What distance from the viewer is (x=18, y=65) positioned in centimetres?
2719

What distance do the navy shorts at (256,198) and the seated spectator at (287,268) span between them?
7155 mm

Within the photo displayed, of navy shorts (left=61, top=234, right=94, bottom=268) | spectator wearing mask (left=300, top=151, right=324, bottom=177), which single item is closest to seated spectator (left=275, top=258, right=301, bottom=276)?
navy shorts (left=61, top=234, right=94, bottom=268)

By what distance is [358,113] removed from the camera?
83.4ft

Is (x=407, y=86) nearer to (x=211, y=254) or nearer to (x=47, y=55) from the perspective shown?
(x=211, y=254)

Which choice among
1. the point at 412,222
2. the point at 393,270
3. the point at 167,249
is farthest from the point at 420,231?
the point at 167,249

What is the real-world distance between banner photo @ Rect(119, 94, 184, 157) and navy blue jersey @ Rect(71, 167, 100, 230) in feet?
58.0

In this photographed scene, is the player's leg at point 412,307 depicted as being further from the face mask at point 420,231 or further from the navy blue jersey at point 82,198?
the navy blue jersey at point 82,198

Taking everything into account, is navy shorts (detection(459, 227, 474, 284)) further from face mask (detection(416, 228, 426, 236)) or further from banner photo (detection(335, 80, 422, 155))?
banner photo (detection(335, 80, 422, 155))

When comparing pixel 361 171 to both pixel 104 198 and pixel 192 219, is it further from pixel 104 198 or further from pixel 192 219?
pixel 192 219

--

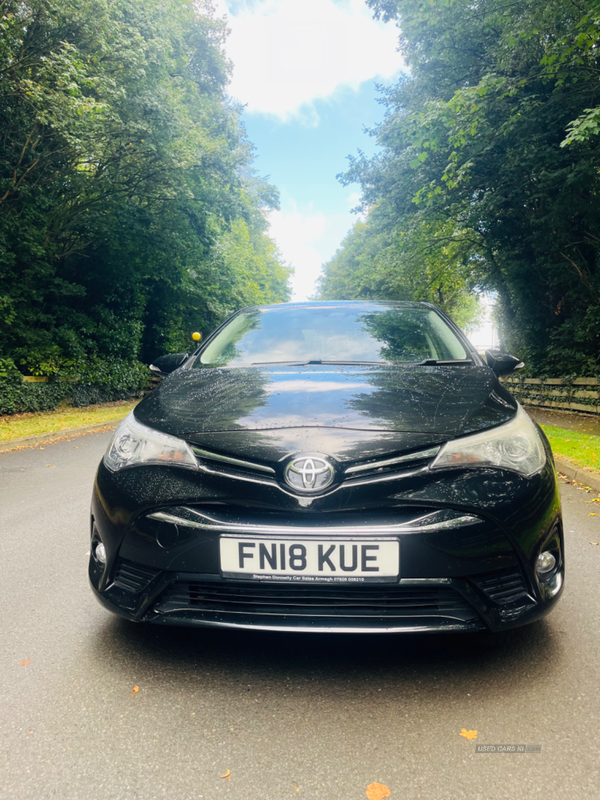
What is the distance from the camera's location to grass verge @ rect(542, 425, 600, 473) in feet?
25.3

- _WHAT NEEDS TO BE DONE_: Pull out each line of the material above that contains the word "further". Case matters.

- _FINAL ANSWER_:
In this photographed scene, is the player's leg at point 412,307 depicted as being further from the face mask at point 420,231 or further from the navy blue jersey at point 82,198?
Taking everything into account, is navy shorts (detection(459, 227, 474, 284)) further from face mask (detection(416, 228, 426, 236)) or further from banner photo (detection(335, 80, 422, 155))?
When comparing pixel 361 171 to both pixel 104 198 and pixel 192 219, is it further from pixel 104 198 or further from pixel 192 219?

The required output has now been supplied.